[About this exercise]: Emit the line that holds "family: Sciuridae" and all lines following it through the end of the data, verbatim, and nothing else.

[Data provided]:

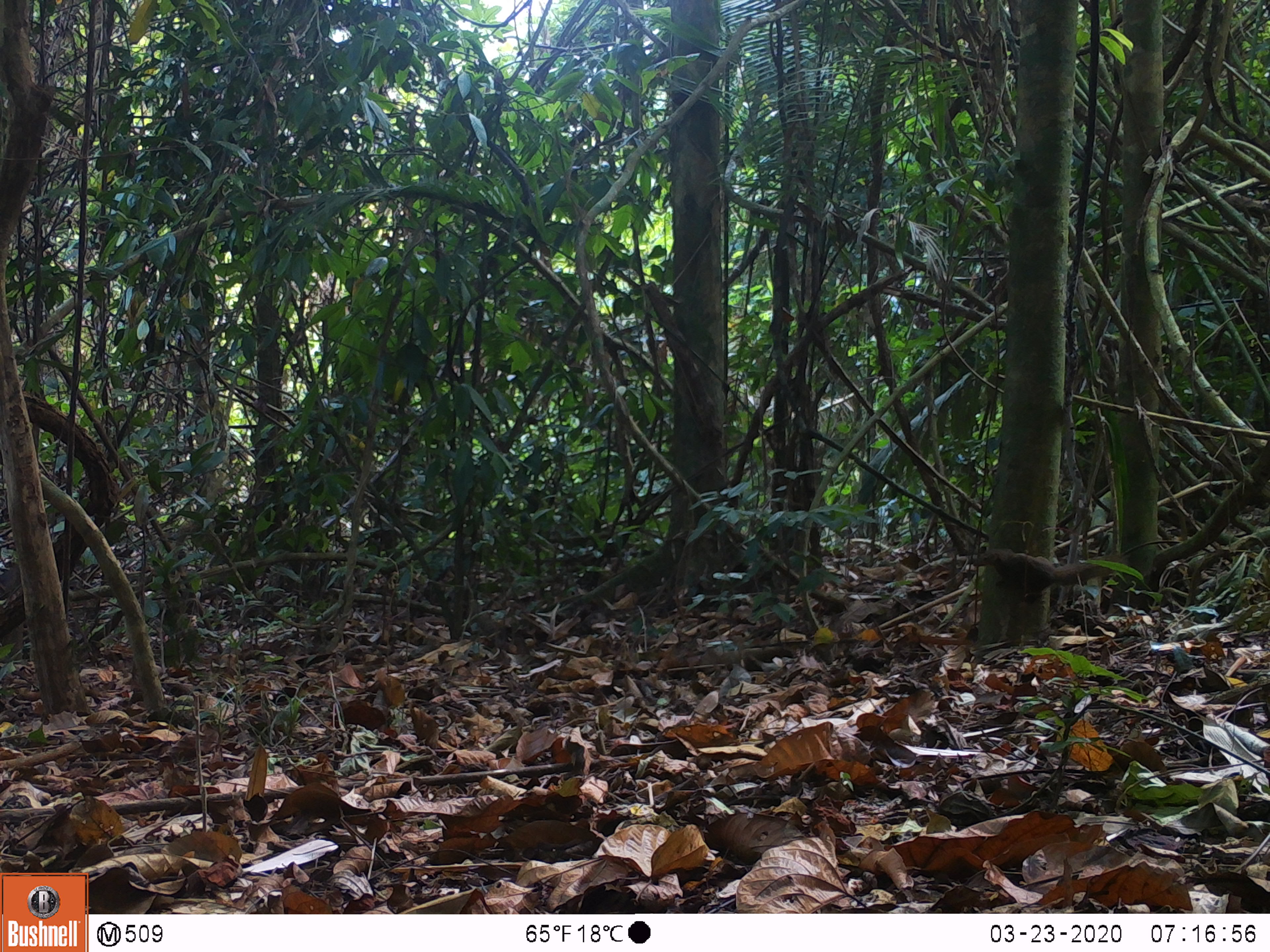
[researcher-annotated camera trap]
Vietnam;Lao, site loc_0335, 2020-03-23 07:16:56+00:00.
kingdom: Animalia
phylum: Chordata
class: Mammalia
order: Rodentia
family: Sciuridae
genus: Dremomys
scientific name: Dremomys rufigenis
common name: red-cheeked squirrel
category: red cheeked squirrel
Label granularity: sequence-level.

[Response box]:
family: Sciuridae
genus: Dremomys
scientific name: Dremomys rufigenis
common name: red-cheeked squirrel
category: red cheeked squirrel
Label granularity: sequence-level.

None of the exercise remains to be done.